Rebuilding Place in the Urban Space

"A community’s physical form, rather than its land uses, is its most intrinsic and enduring characteristic." [Katz, EPA] This blog focuses on place and placemaking and all that makes it work--historic preservation, urban design, transportation, asset-based community development, arts & cultural development, commercial district revitalization, tourism & destination development, and quality of life advocacy--along with doses of civic engagement and good governance watchdogging.

Tuesday, November 20, 2007

Where's the fire?


Gentrification Rocks
Originally uploaded by elevatedprimate
(Flickr photo by elevated primate.)

DC1974 sent me a copy of "The Embers of Gentrification," about the Red Hook District in Brooklyn, from from New York Magazine.

Frozen Tropics has also blogged the story.

The content is pretty good, discussing the various types of people who move into and change a neighborhood. But I think the headline is a bit misleading.

If people expect that a revitalizing neighborhood changes overnight, they are sadly mistaken. It takes decades. I moved to DC in 1987, and ever since 1980 people had been saying Logan Circle was on the brink of improvement. It finally happened about 2001-2002. (Even in 1987 houses cost more than $300,000 though.) The same with many other neighborhoods. It takes a long long time.

And when the energy is in part stoked by realtors, renovators, big companies, media, etc., changes in the economics experienced by any one of these segments will impact the current trajectory. A lot of the buying demand in hot places is investor driven (as much as 25%) and in cities like NYC, people buying pied a terres and vacation places. And this market is impacted by the mortgage market.

In the face of the current mortgage meltdown, people have forgotten that in a way, the entire building boom in the period of 2000-2007 has been constructed on a weak economy. The reason that mortgage rates were so low is because the demand for loans was low overall, hence low rates. As demand for money increases, interest rates increase. This would reduce the number of loans generated.
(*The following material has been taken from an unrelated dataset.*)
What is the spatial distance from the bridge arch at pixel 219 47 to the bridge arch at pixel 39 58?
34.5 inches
Certain parts of the industry, needing to still make loans to stay in business, lowered their credit standards in response, to maintain production. At some point, they were going to make a fair number of loans to people who weren't well prepared to weather economic downturn, and the problems would redound to the lenders. That's what happened.

It's not really about the "gentrification" movement having its own sustainable momentum, it's about the investment process, who invests and why, and the time frame in which people expect for the investment to pay off. Places that are well located will do well. Transit access, amenities, etc. are what make the difference between neighborhoods that improve vs. those that remain stagnant.

Also see this collection of newspaper articles and photos on Red Hook from Wired New York.

And these pieces from the Times of London, referencing the work on super gentrification, by Loretta Lees, "There's plain gentrification ... and then you have Islington," and "No chance of closing the class gap now," and her paper, Super-gentrification: The Case of Brooklyn Heights, New York City.